First, we compared the experiences of patients diagnosed in 2013 and 2016, including patient and proxy responses. We then performed a detailed analysis comparing patient and proxy responses, focusing on the responses of the patients themselves. The questionnaire items covered aspects before, during, and after treatment. We analyzed participants’ responses to each question (Q8–Q13, Q16–Q34). We excluded the results of Q14 and Q15 because of their small sample sizes.

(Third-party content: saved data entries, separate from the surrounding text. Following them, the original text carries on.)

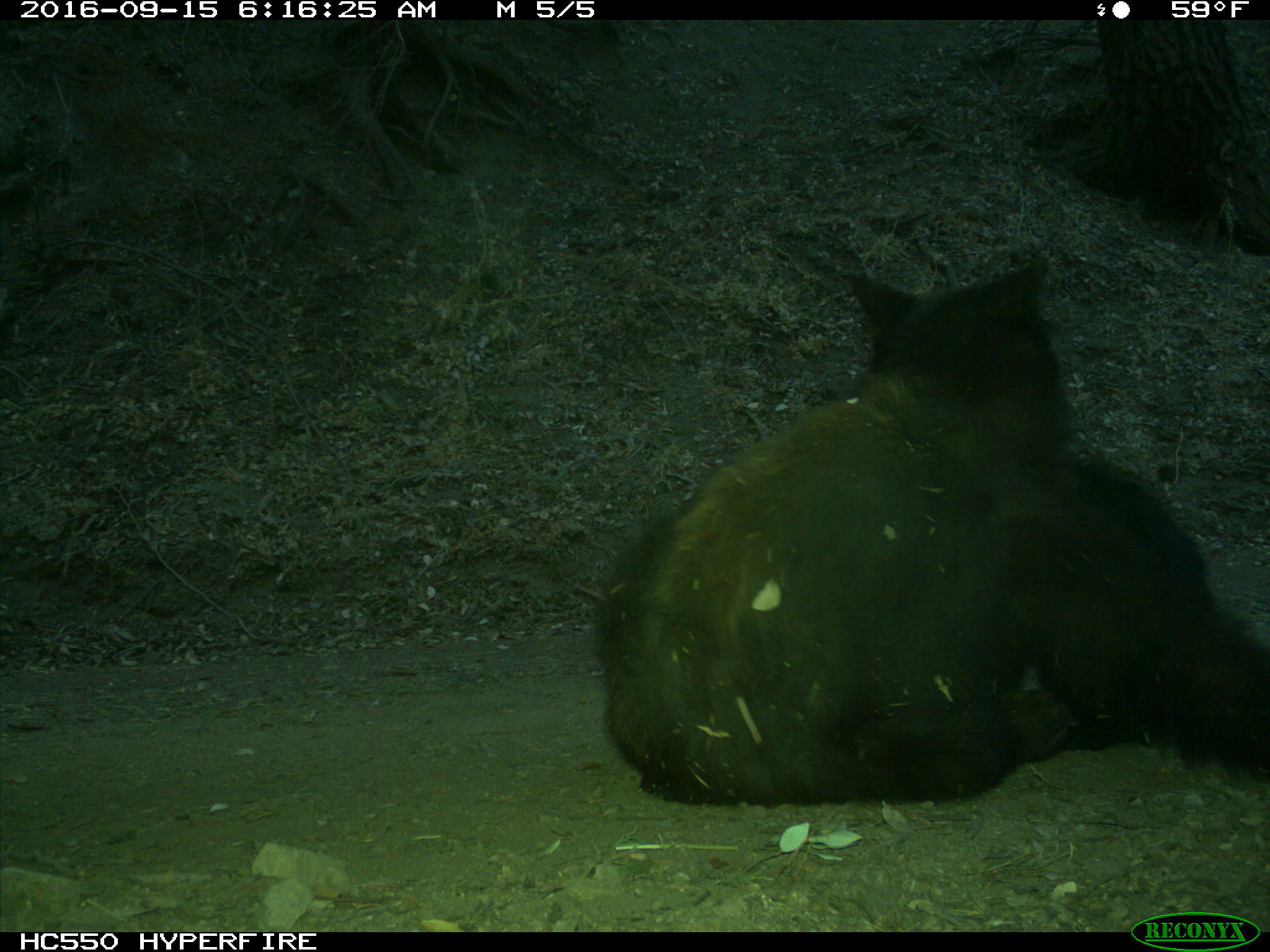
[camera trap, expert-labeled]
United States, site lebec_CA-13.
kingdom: Animalia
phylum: Chordata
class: Mammalia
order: Carnivora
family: Ursidae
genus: Ursus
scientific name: Ursus americanus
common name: american black bear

We calculated the frequency (proportion) for categorical variables and the mean (standard deviation) or median (interquartile range) for continuous variables. To compare the characteristics of the two groups, we conducted Rao and Scott corrections for the chi-square test [17]. Moreover, Welch’s t-test was conducted to compare the means of the two groups [18]. Although the two groups had different source populations (patients with cancer registered in 2016 and 2013), we assumed that they had similar patient backgrounds. In addition, the same survey method was used to obtain samples for each year of diagnosis. All statistical analyses were performed using R version 3.6.1 (R Core Team, Vienna, Austria), RStudio 2023.12.1 (RStudio Team, Boston, MA, USA), and Stata 17.1 (Stata Corporation, College Station, TX, USA) [19,20,21]. Statistical significance was set at P < 0.05.